Chez l’enfant la protection est d’autant plus importante et le port de tee-shirt au tissage serré, de chapeau à bords larges protégeant le visage, la nuque et les oreilles est recommandé. En outre, des lunettes de soleil adaptées doivent compléter l'action des crèmes protectrices car le cristallin, transparent pendant l’enfance et l’adolescence, ne peut pas jouer son rôle de barrière naturelle contre les UV. Le pharmacien doit absolument informer les parents ou les adultes responsables d’enfants qu’il ne faut jamais exposer un nourrisson de moins de 24 mois directement au soleil. 

Pour une meilleure efficacité de la crème solaire, quelques précautions d’usage sont nécessaires. Une bonne utilisation de son produit de protection solaire consiste à :
- Lire attentivement le mode et les précautions d’emploi avant la 1ère utilisation.
- Ne pas s’exposer entre 12h et 16h (c’est-à-dire, concrètement, ne pas s’exposer tant que la taille de notre ombre portée sur le sol est inférieure à notre propre taille).
- Appliquer le produit avant l’exposition, de manière uniforme sur toutes les surfaces du corps découvertes.
- Préférer les produits revendiqués comme résistant à l’eau.
- Renouveler les applications et particulièrement en cas d’exposition prolongée et/ou après s’être baigné, essuyé ou après avoir transpiré. L’INPS (Institut National de Prévention et d'Education pour la Santé) préconise le renouvellement de l’application toutes les 2 heures ou après chaque baignade.
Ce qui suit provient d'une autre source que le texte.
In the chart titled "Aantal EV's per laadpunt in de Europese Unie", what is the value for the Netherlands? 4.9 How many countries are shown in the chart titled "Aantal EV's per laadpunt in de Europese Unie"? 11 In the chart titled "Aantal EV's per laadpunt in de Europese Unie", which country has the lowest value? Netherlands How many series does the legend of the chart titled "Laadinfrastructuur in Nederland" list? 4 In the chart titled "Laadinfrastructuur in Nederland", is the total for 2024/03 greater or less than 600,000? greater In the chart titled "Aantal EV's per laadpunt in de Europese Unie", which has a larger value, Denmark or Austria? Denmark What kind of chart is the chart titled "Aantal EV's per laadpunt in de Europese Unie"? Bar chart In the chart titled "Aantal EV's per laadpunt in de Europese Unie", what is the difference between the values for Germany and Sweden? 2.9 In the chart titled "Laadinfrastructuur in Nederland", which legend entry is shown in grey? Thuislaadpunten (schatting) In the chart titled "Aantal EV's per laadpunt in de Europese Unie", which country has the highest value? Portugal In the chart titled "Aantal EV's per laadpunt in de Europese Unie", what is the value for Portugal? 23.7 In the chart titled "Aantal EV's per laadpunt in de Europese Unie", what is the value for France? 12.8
- Appliquer le produit en quantité suffisante car une quantité appliquée insuffisamment diminue nettement le niveau de protection vis-à-vis de l’exposition solaire. Selon l’ANSM, quelle que soit la catégorie de protection solaire affichée sur l’étiquetage du produit, il est nécessaire d’appliquer au moins 2 mg/cm2 de peau pour obtenir le niveau de protection indiqué, soit environ 36 g (approximativement 6 cuillères à café) pour un adulte de corpulence moyenne.
- Respecter la date de péremption ou la période maximale d’utilisation.
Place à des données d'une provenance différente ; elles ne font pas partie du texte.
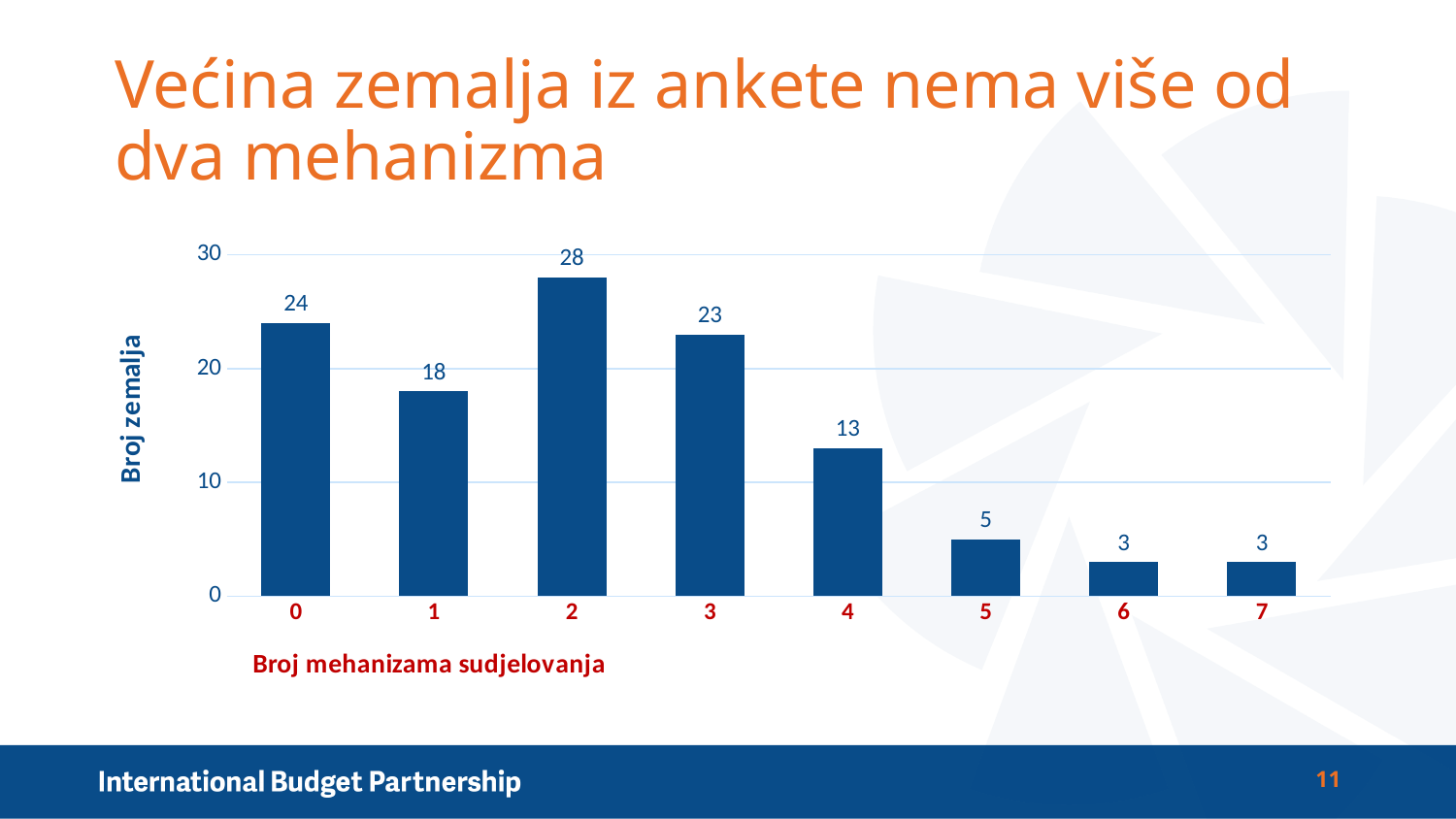
What is the value for category 0 on the x axis? 24 What is the label of the y axis? Broj zemalja How many categories are shown on the x axis? 8 Is the value for category 4 greater or less than 10? greater Do the values rise or fall from category 2 to category 7? fall What is the value for category 4 on the x axis? 13 What is the lowest value shown in the chart? 3 What is the difference between the values for category 2 and category 1? 10 Which number of mechanisms has the highest number of countries? 2 Which is larger, the value for category 0 or the value for category 3? category 0 How many countries have 2 participation mechanisms (Broj mehanizama sudjelovanja = 2)? 28 What kind of chart is shown on the slide? bar chart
- Veiller à ne pas utiliser un produit qui a changé d’aspect et/ou d’odeur.
- Bien refermer le produit après chaque utilisation.
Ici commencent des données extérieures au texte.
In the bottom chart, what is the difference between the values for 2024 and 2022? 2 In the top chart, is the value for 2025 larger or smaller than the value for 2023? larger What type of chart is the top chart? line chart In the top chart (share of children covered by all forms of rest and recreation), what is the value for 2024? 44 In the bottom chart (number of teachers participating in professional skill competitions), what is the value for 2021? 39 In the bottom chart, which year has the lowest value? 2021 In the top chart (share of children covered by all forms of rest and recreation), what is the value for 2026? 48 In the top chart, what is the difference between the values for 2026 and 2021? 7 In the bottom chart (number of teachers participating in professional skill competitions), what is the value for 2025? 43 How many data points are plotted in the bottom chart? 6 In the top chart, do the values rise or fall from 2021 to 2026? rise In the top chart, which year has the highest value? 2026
Aujourd’hui, on trouve en pharmacie des crèmes solaires pour le visage qui, en plus d’un indice de protection plus ou moins élevé, offrent une variété de soins cosmétiques associés : effets anti-rides, anti-tâches, crème teintée, correcteur de teint… La crème s’applique alors en complément de la crème hydratante de jour ; certaines crèmes solaires peuvent même remplacer la crème de jour classique.